**TEXT PASSAGE**.
---*---

Relevant domestic law

     Under Article 172 of the Civil Code, the factual possessor of

real property acquires ownership of that property if he or she was its

sole actual possessor for twenty years, if he or she was in good faith,

and for thirty years, if in bad faith.

     Under the 1971 Agricultural Property Regulation Act, the de facto

sole  actual possessor of agricultural real property acquired ex lege

ownership of it if it was in his or her de facto possession on

4 November 1971.

     In pursuance of Article 31 of the Code of Civil Procedure,

a judge steps down, upon the motion of one of the parties, if between

him or her and one of the parties there exists a personal relation

which may cast doubt on his or her impartiality.

     Pursuant to Article 385 of the Code of Civil Procedure,

applicable at the relevant time, the appellate court may rehear

evidence which has already been heard by the first-instance court or

hear additional evidence if it decides that this would contribute to

the acceleration of the proceedings.  Following the results of such a

hearing, the court may establish the facts differently from what was

done by the first-instance court.

COMPLAINTS

     The applicant complains under Article 6 of the Convention that

the proceedings concerning his claim for acquisition of ownership by

prescription were unfair in that the Nowy S*cz District Court, in the

written grounds of its judgment of 11 November 1994, failed to consider

evidence given by two witnesses who had stated that the applicant had

been the de facto sole possessor of the farm.  He further submits that

the court wrongly assessed the evidence and thereby reached an

incorrect decision.

     The applicant further complains that the Regional Court lacked

impartiality in the proceedings upon appeal in that those proceedings

were conducted by the same three judges of the Regional Court who, by

a judgment of 16 October 1990, had dismissed the applicant's appeal

against the judgment of the Nowy S*cz District Court of 12 June 1990

dismissing his claim for acquisition of ownership by virtue of the

administrative laws on regulation of agricultural property.  As those

judges had followed the reasoning of the lower court that the applicant

had not been the sole de facto possessor of the land on 4 November

1971, which under the applicable laws was a decisive date for the

decision sought by him, it was highly unlikely that the same judges

would set aside the judgment of 16 November 1994 which was in line with

their decision of 16 October 1990.

---*---

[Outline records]

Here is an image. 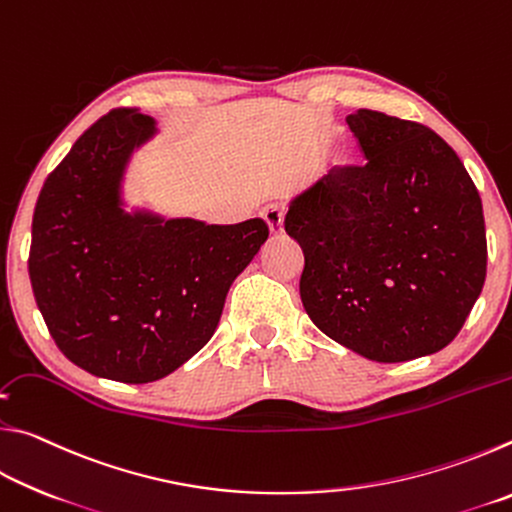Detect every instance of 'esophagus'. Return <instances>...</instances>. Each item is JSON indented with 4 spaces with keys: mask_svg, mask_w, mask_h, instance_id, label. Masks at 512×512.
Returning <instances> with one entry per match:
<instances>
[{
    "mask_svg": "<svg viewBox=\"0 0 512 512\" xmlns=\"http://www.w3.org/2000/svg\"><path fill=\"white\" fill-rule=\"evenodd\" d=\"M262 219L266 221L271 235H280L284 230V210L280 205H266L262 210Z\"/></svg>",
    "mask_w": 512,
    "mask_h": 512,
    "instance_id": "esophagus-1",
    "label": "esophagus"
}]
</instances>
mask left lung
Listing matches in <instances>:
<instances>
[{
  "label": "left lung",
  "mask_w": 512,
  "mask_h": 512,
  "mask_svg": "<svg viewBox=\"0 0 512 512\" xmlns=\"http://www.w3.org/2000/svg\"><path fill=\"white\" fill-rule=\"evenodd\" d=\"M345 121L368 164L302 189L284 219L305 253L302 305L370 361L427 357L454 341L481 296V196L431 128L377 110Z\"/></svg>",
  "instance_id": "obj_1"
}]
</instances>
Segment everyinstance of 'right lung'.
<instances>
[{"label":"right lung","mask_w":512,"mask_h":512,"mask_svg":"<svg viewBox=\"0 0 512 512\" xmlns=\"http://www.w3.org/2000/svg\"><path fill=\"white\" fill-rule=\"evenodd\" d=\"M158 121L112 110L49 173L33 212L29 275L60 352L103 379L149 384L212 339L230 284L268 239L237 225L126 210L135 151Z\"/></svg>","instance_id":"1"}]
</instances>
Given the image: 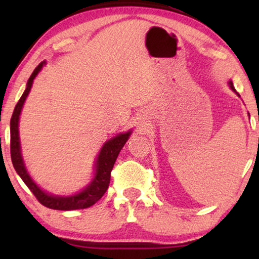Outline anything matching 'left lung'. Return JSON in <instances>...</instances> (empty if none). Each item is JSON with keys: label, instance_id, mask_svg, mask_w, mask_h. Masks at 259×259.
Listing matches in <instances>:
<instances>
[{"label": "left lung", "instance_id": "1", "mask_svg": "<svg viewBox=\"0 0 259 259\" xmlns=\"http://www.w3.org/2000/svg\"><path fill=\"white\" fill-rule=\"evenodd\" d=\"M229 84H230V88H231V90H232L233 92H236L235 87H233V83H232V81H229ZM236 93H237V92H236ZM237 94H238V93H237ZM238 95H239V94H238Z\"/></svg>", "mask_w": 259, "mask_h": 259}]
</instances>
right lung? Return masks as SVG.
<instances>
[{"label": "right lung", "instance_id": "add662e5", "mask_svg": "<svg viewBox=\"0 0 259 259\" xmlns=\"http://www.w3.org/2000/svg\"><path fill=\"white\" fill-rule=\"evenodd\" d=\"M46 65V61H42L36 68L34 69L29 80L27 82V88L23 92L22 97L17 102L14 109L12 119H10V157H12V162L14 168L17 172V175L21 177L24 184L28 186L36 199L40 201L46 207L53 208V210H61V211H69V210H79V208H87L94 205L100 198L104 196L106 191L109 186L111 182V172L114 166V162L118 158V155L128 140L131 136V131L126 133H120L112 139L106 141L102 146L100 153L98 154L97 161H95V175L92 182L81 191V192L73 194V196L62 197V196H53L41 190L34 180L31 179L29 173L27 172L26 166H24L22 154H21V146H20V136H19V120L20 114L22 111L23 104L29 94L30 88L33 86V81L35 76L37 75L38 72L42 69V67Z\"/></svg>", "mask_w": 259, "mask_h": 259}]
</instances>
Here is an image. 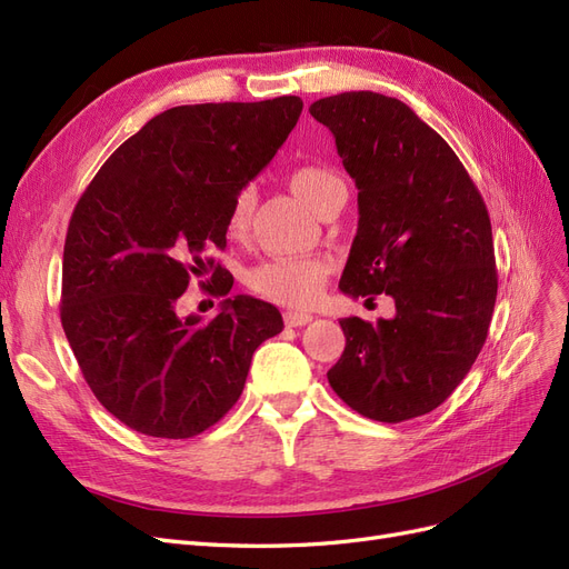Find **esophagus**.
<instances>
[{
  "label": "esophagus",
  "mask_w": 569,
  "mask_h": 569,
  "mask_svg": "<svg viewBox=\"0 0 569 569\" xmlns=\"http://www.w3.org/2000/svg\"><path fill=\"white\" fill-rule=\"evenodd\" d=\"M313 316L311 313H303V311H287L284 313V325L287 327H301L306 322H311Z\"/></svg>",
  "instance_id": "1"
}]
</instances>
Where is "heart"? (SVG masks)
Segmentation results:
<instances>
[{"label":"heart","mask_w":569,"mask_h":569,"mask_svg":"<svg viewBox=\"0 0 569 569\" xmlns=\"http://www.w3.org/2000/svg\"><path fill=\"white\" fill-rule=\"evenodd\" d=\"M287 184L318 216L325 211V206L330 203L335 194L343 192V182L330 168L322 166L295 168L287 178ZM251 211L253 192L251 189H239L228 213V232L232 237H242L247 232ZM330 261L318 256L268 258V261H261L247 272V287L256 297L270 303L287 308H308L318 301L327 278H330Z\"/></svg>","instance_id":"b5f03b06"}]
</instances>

---*---

According to the legal excerpt, how long must a possessor in bad faith be the sole actual possessor of real property to acquire ownership under Article 172 of the Civil Code? The listing is separate material with no connection to the legal excerpt.

**FINISHED ANSWER**.
Thirty years.